REQUIRED TASK ▸ Write out only the lines running from the one that contains "Out of the exposed" to the end of the material, both ends included.

··········

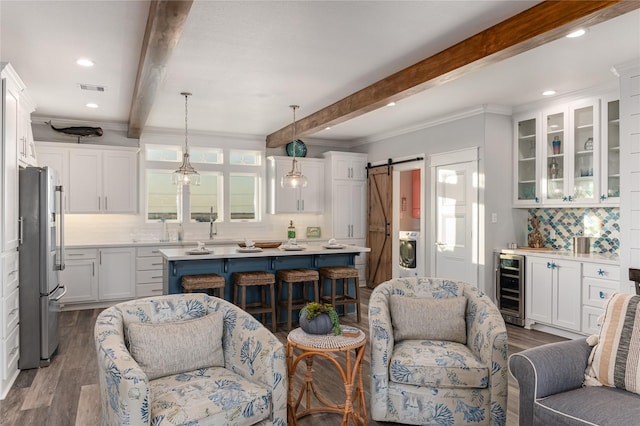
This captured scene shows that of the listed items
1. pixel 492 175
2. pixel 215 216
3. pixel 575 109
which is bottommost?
pixel 215 216

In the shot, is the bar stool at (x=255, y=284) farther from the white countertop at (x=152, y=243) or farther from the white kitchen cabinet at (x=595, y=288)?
the white kitchen cabinet at (x=595, y=288)

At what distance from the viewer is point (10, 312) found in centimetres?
351

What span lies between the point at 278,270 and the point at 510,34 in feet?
11.5

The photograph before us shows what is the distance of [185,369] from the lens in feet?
8.07

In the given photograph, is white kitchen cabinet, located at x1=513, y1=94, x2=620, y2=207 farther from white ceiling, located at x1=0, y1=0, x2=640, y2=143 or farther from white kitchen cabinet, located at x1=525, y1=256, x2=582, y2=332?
white kitchen cabinet, located at x1=525, y1=256, x2=582, y2=332

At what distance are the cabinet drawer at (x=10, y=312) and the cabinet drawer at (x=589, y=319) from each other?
17.3 feet

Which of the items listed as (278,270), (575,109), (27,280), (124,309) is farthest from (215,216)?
(575,109)

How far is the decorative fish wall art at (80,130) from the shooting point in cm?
623

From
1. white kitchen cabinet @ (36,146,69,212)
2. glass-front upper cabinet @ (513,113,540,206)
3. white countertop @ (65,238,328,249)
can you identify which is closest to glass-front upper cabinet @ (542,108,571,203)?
glass-front upper cabinet @ (513,113,540,206)

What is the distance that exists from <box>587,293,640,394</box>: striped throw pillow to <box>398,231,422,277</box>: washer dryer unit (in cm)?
448

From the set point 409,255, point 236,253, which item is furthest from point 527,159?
point 236,253

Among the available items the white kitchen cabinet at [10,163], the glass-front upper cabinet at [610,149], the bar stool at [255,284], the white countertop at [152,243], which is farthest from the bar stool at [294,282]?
the glass-front upper cabinet at [610,149]

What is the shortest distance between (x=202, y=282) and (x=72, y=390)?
149 cm

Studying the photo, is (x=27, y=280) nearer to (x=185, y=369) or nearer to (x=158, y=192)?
(x=185, y=369)
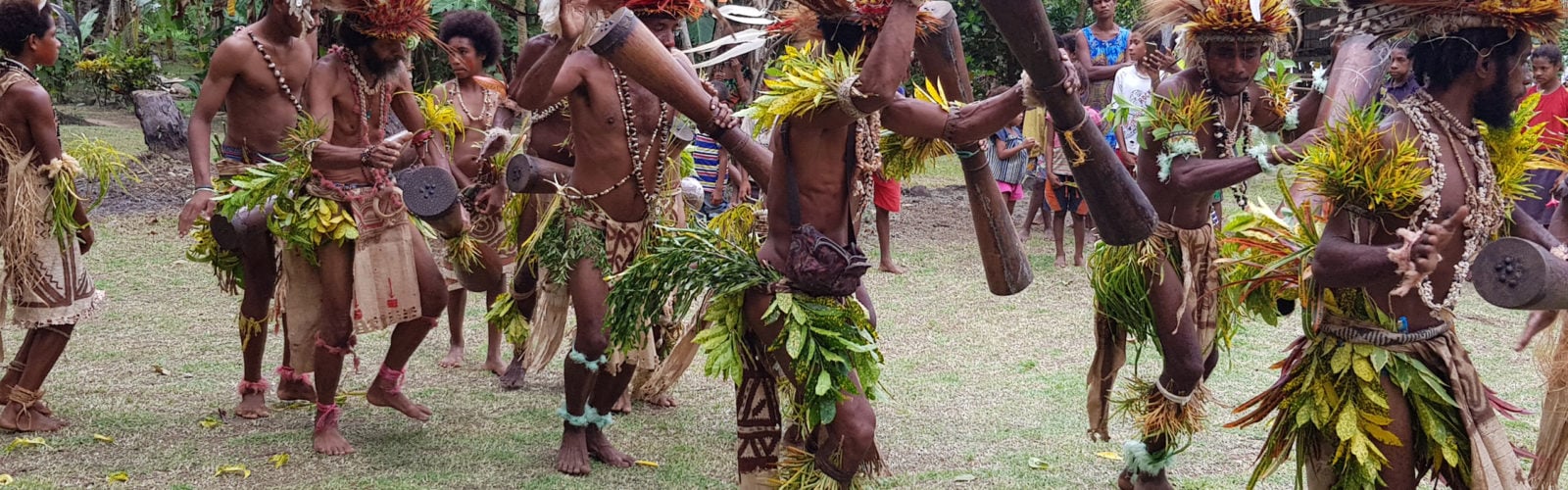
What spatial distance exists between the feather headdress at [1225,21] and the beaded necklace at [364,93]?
298cm

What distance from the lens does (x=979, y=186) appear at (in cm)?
369

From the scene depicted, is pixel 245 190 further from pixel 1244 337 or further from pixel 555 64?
pixel 1244 337

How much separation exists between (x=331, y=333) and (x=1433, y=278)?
3.81 m

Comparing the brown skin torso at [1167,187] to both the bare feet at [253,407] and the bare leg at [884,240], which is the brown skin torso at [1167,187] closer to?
the bare feet at [253,407]

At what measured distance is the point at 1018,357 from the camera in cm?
686

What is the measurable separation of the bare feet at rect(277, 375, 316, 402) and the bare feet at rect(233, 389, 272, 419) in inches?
3.2

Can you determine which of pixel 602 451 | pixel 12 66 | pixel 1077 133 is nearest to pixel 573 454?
pixel 602 451

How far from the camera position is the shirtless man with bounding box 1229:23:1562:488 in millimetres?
3264

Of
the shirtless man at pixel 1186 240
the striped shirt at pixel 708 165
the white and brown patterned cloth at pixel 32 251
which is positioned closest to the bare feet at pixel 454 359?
the white and brown patterned cloth at pixel 32 251

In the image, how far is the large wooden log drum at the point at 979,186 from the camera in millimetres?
3684

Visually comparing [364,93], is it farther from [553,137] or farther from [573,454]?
[573,454]

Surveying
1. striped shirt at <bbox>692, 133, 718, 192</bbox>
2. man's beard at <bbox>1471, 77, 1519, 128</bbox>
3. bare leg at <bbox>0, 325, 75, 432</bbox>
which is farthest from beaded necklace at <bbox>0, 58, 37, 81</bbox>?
striped shirt at <bbox>692, 133, 718, 192</bbox>

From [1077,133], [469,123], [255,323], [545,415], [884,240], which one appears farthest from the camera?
[884,240]

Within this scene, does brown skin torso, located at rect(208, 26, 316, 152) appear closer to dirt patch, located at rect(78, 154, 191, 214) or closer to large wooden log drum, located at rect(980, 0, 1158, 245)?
large wooden log drum, located at rect(980, 0, 1158, 245)
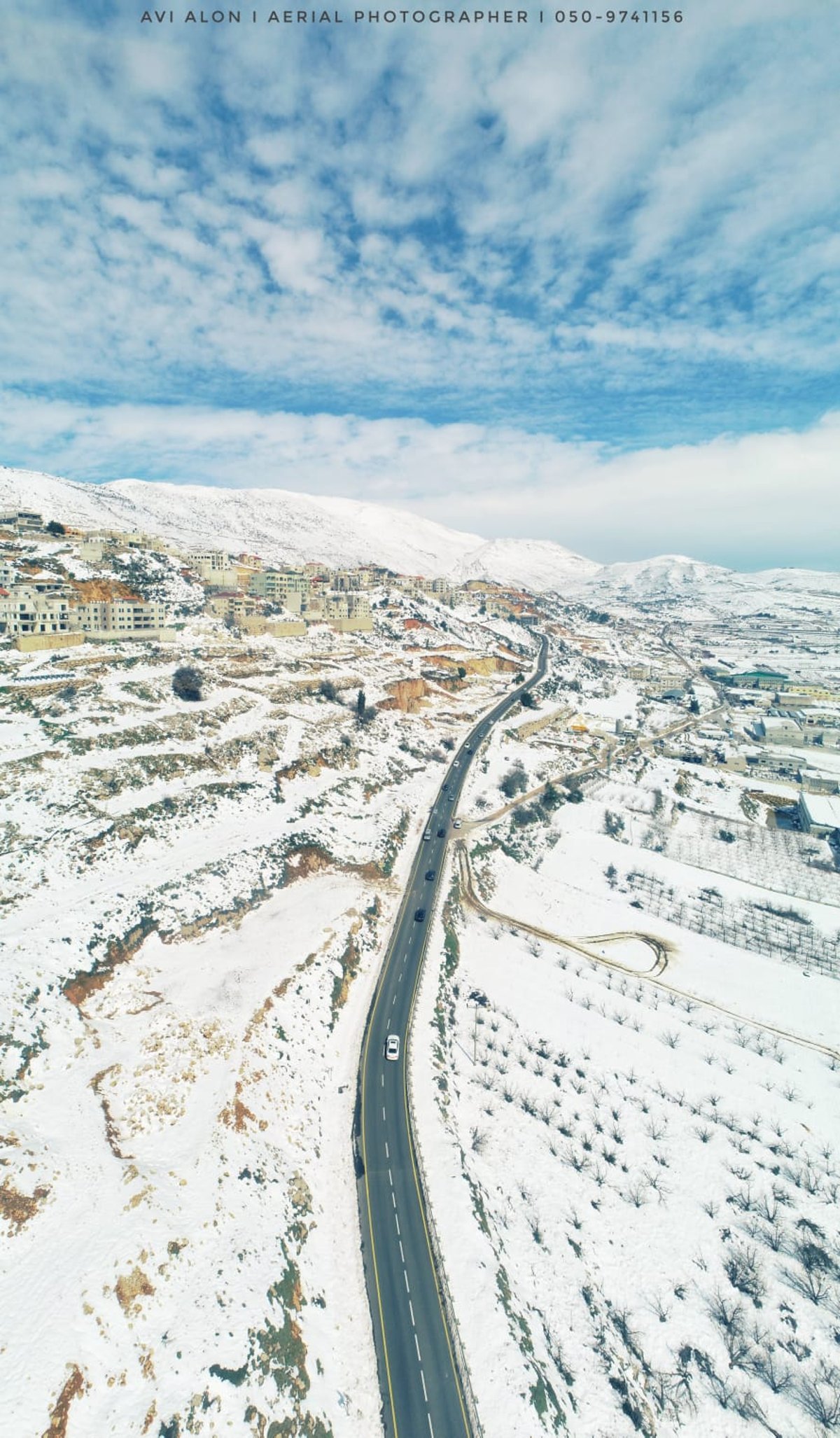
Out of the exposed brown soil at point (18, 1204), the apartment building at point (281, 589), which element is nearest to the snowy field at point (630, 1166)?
the exposed brown soil at point (18, 1204)

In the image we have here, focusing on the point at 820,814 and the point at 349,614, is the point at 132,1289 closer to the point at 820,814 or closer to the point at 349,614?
the point at 820,814

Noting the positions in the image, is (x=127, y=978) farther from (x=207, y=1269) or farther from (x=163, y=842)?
(x=207, y=1269)

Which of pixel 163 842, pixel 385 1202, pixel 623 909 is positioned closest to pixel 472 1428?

··········

WRITTEN ANSWER ▸
Out of the exposed brown soil at point (18, 1204), the apartment building at point (281, 589), which element is nearest to the snowy field at point (630, 1166)?
the exposed brown soil at point (18, 1204)

In the image we have here, focusing on the point at 820,814 and the point at 349,614, is the point at 132,1289 closer to the point at 820,814 or closer to the point at 349,614?
the point at 820,814

Noting the positions in the image, is (x=127, y=978) farther from (x=207, y=1269) or farther from (x=163, y=842)?
(x=207, y=1269)

Which of pixel 163 842, pixel 385 1202, pixel 623 909 is positioned closest to pixel 472 1428?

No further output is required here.